This is not the enemy

The government performs a valuable function despite criticism at the Republican National Convention

More than 30 years ago, former President Ronald Reagan said government wasn’t the solution, but rather the problem. A long time has passed since and much has changed.

Two more decades of Republican administrations have been shrinking it, but the anti-government clamor doesn’t stop, as became apparent at the Republican National Convention.

This complaint shows much of the American individualistic character, in addition to ignorance and hypocrisy.

For example, it’s ridiculous to ask for the government not to intervene between Medicare and its beneficiaries-like vice presidential candidate Paul Ryan has called for-when this is a government program, and a successful one.

In other cases, many regulatory laws are being denounced as interventionist, but these same complaints evaporate when the government acts in favor of the one complaining. According to this point of view, the government is interventionist when it protects consumers but isn’t when its regulations protect an industry or a special interest.

On the other hand, the federal government becomes smaller every time a tax cut is approved, because the cut deprives it of revenue and creates a deficit that must be addressed with expense cuts.
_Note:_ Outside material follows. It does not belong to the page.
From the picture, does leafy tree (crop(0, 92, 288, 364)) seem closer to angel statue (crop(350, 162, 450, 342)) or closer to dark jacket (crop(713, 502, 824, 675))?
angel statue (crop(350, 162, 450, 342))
Tax cuts are an efficient vehicle that has led to weakening the social services network.

The government may today be perceived as the stereotype as a wasteful bureaucracy. But history shows it has defended the basic rights of the most vulnerable people.

The nostalgia of returning to the principles of the Founding Fathers disregards the fact that for centuries, governments, as the representatives of the people, contributed to the greatness of the nation.

The government is not the enemy. In some way, we’re all part of it, whether as voters, taxpayers, citizens or beneficiaries. It’s different from a company. Being efficient doesn’t mean turning away from the role it has played, like establishing regulations against child labor and a minimum wage.

We think the goal is for the government to work well for the well-being of all Americans. Perhaps the biggest problem is that, in the past 30 years, the government has had too many presidents who instead of improving it have dedicated themselves to destroying it from within.